À condition toutefois que les "autorités nationales et européennes renforcent leur soutien et placent les territoires transfrontaliers au cœur de leur action", en prenant notamment en compte leurs spécificités – ce qui n'est pas sans faire écho au projet de loi "3D" par ailleurs en gestation en France.
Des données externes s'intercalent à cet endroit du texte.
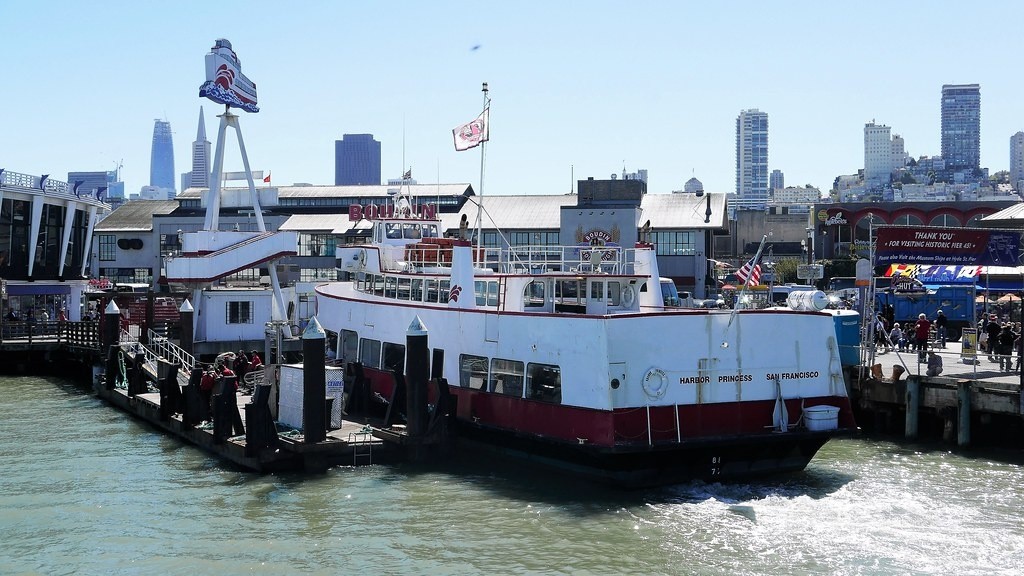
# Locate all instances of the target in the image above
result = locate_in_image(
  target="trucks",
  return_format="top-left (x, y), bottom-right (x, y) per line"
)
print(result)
top-left (861, 284), bottom-right (977, 343)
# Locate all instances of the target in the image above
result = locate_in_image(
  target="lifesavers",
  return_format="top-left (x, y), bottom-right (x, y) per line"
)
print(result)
top-left (620, 285), bottom-right (635, 308)
top-left (643, 368), bottom-right (668, 398)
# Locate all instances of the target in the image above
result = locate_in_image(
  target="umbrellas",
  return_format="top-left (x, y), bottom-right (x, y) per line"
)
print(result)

À cette fin, la MOT, l’Association des régions transfrontalières européennes (Arfe) et le CESCI (Service d’Europe centrale pour les initiatives transfrontalières, think-tank hongrois ayant la MOT pour modèle), rejoints par le Comité européen des régions, viennent officiellement de présenter et de signer ce 9 novembre une "Alliance européenne pour les citoyens transfrontaliers" (v. encadré), que les collectivités, les élus mais aussi les citoyens européens sont également invités à parapher pour faire masse. Une initiative jugée urgente "à l’heure où de nombreux pays se replient sur eux-mêmes". Si, la commissaire à la politique régionale Elisa Ferreira estime qu'avec la gestion de la nouvelle vague de la pandémie, "les États membres ont implicitement reconnu qu’il n’y avait pas d’intérêt, même pour eux, à fermer les frontières", la prudence semble en effet de mise. Comme l'ont montré les interventions de la ministre hongroise de la justice, Judit Varga, peu encline à trouver dans le "plus d'Europe" la solution à tous les problèmes. Une ministre qui a, en creux – ou en plein –, également souligné la nécessité de renforcer d'autant plus les frontières extérieures que les frontières intérieures s'estompent, rejointe en cela par la député européenne Anne Sander, qui a elle aussi plaidé pour "un contrôle renforcé des frontières extérieures". Comme souligné lors des débats, le concept de frontières n'est donc pas prêt de s'éteindre.
Une Alliance en dix points
Les signataires de l’Alliance européenne pour les citoyens transfrontaliers plaident pour que :
1. les régions frontalières soient mieux prises en compte dans les dispositifs politiques et législatifs de l’UE ;
2. les régions frontalières et leurs groupements transfrontaliers s’associent à la conférence sur l’avenir de l’Europe ;
3. les pouvoirs publics frontaliers disposent de pouvoirs appropriés et de ressources spécifiques, ainsi que de procédures accélérées ;
4. les négociations concernant le projet de règlement relatif à un mécanisme transfrontalier européen (ECBM) aboutissent ;
5. les obstacles juridiques et administratifs à la coopération transfrontalière soient levés ;
6. les États et la Commission européenne procèdent à des analyses d’impact territorial transfrontalier des politiques publiques ;
7. des observatoires transfrontaliers soient mis en place pour mesurer l’intégration transfrontalière, et recenser les obstacles ;
8. un cadre efficace permette la mise en œuvre de services publics transfrontaliers ;
9. les régions frontalières soient associées à la mise en œuvre du pacte vert pour l’Europe, et bénéficient pleinement du plan de relance Next Generation EU ;
10. un niveau minimal de coopération transfrontalière soit garanti en cas de crise mondiale, européenne ou régionale.